At this point, though, Hoodie Melo is not worthy of 97% ownership. He’s averaging 13 and 6 over the last 30. That’s like Serge Ibaka or DeMarre Carroll country. That may be where Melo’s fantasy future lies.

Andrew Wiggins, 96% owned

In my league, three dudes each have a 5.83 player rating for the season: Kelly Oubre, Kentavious Caldwell-Pope, and Andrew Wiggins. Full disclosure: I like all three. But, Wiggins was drafted with the 39th pick, on average, and he’s delivered maybe one third of that value for his owners this season. I mean, Oubre is 20% owned (GO GET HIM RIGHT NOW IF HE’S ON THE WAIVER IN YOUR LEAGUE) and his ADP is 178th. You could have gotten Wiggins’s value with one of your last picks, basically.

Wiggins’s main problem is that the dude just can’t shoot threes (32 3PT%). If he upped that a bit, it would make life/spacing MUCH easier for the Timberwolves, and it would also mean that Wig’s fantasy value would more accurately align with his ownership. As is, I don’t need a perimeter player who can’t shoot threes with one of my first three draft picks. Wiggins can score, and he’s still super young. He most likely will develop an outside shot. I would hang onto him in dynasty leagues.

But, next season, before the draft, remember: Wiggins’s ownership obscures how vastly overrated he is in fantasy. You can find his production elsewhere, and pretty easily, too.

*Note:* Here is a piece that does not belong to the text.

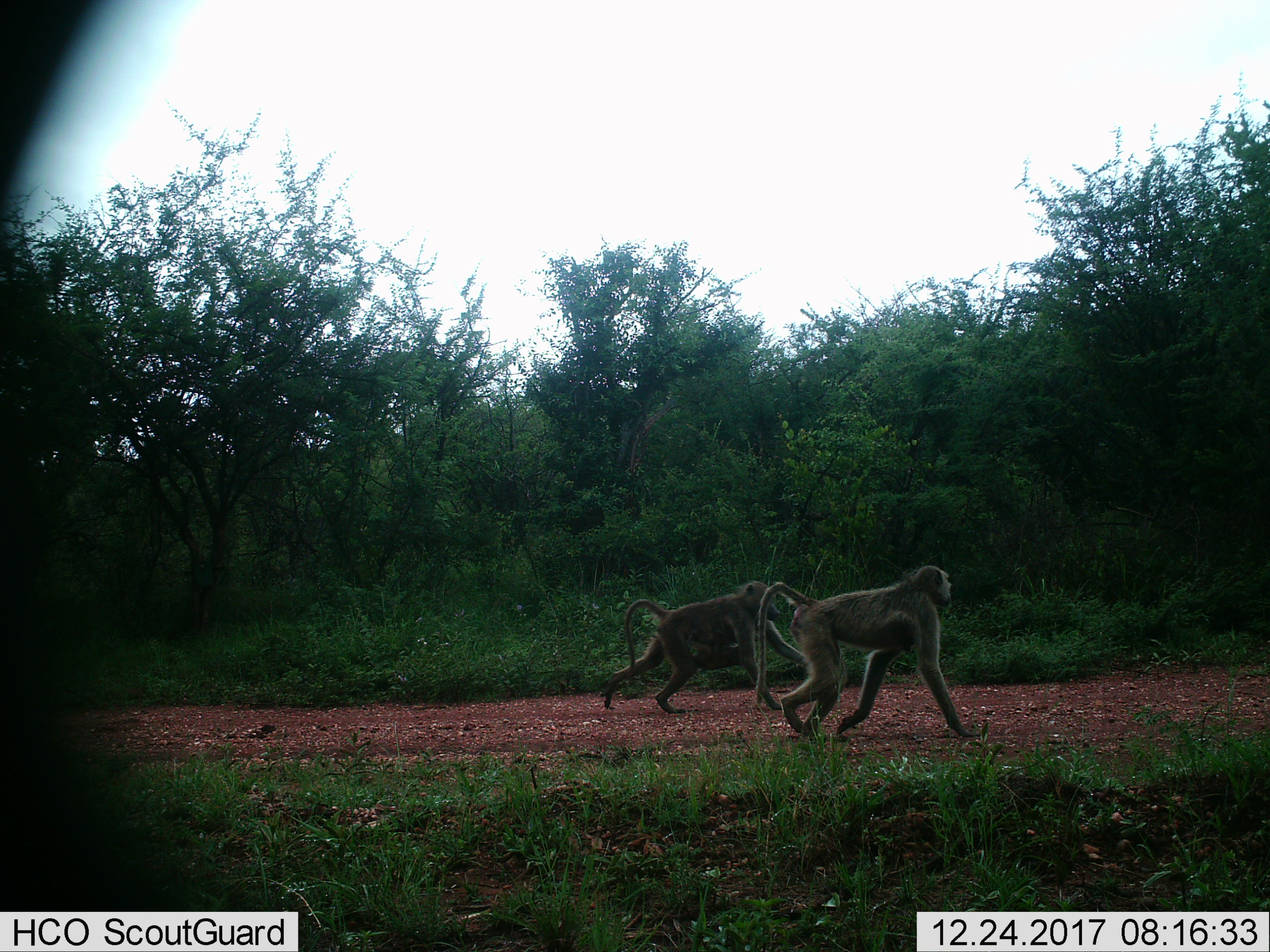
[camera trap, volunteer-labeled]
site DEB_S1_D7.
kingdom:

Other players who’ve underperformed this season, in regards to their ADP, are:

  • Myles Turner, 94% ownership, ADP 27th (!!), still a top 100 player, but definitely not top 30; his player rating is 6.77, worse than Courtly Courtney Lee or Derrick Favors. That’s not who you thought you were drafting with your third pick.
  • Eric Bledsoe, 94% ownership, ADP 40th, current PR of 8.66
  • Hassan Whiteside, 98% ownership, ADP 16th (!!!!!!), current PR of 8.71
  • Both of these guys are too similar to discuss separately. They’re both top 100 players, but not top 50. You can replicate their production much, much more cheaply, especially Whiteside, who may never get drafted as highly as 16th ever again.
  • Also, Spencer Dinwiddie, who went 154th in most drafts, is the player right before Bledsoe & Whiteside in player rating: 8.82 on the year. His ownership is 72%.
  • Herr Dennis Schroder, 94% ownership, ADP 49th, current PR of 8.43. This is slightly splitting hairs, but Schroder’s ownership suggests a top 50 player, and he wasn’t one this season. He’s top 100, but I wouldn’t pay such a high draft price for that. Ancient Taj has had a better fantasy season than Herr Schroder, and Ancient Taj’s ownership is in the 70s.

Several of these guys are young, and will improve. Lost seasons happen more than we’d like to think. But, if Bledsoe stays in Milwaukee, will his ADP remain so high? Where will Melo be drafted? Is Whiteside a top 10 center, still? What the hell happened in Atlanta this year and can we trust any of the players who come out the other side?

These are questions fantasy owners have to ask as our season winds down and we head into the offseason.